Sweetener company Heartland looks for openings in crowded field

September 5, 2009

Until the early part of this decade, American dieters had two choices in low-calorie sweeteners: saccharine in the pink package, or aspartame in the blue.

Then came Splenda. The new product, based on a high-intensity sweetener called sucralose, could be used like sugar in baking. That feature opened a door for calorie-counting consumers. It also opened the eyes of Carmel entrepreneur Ted Gelov.

Gelov’s company, Heartland Packaging, was supplying food and beverage businesses with packets of salt, pepper and sugar. He noticed that Splenda had revived consumer interest in no-calorie sweeteners, and decided to get in the game.
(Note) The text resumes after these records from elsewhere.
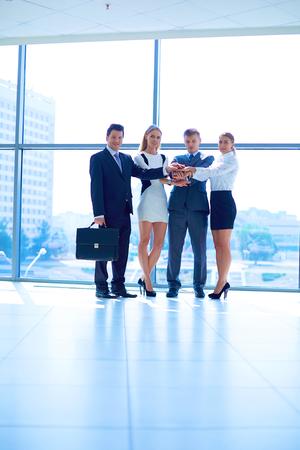 Empresarios con sus manos juntas en un círculo
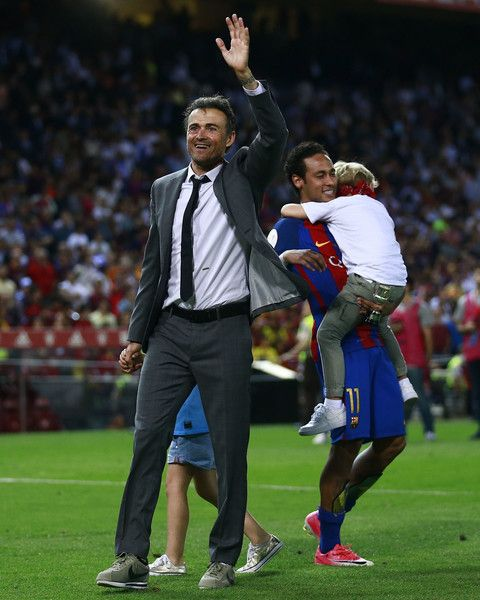 Head coach Luis Enrique Martinez of FC Barcelona celebrates ahead his player Neymar JR. after winning the Copa Del Rey Final between FC Barcelona and Deportivo Alaves at Vicente Calderon Stadium on May 27, 2017 in Madrid, Spain.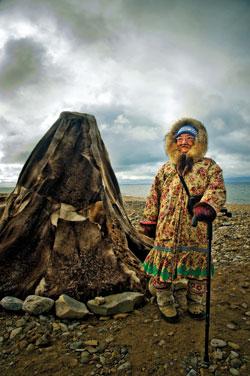 An Inuit Elder provides interpretation beside a traditional tent near Gjoa Haven.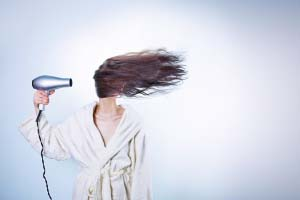A woman in a white bathrobe is blow drying her long hair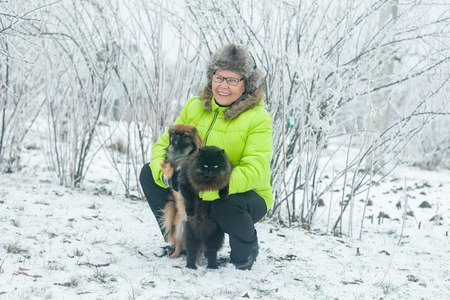 Woman embracing cute dog Pekingese and cat in winter park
Heartland Sweeteners LLC, the company Gelov started in 2004, is now a top maker of private-label alternatives to Splenda. The company also markets its own products directly to consumers. Heartland claims it’s the world’s second-largest producer of sucralose-based sweeteners for table-top use (in other words, sprinkling in coffee or spooning into baking mixes).

Gelov won’t share revenue figures, so it’s unclear how much distance lies between Heartland and the market leader, Splenda-maker McNeil Nutritionals, a subsidiary of New Jersey-based Johnson & Johnson.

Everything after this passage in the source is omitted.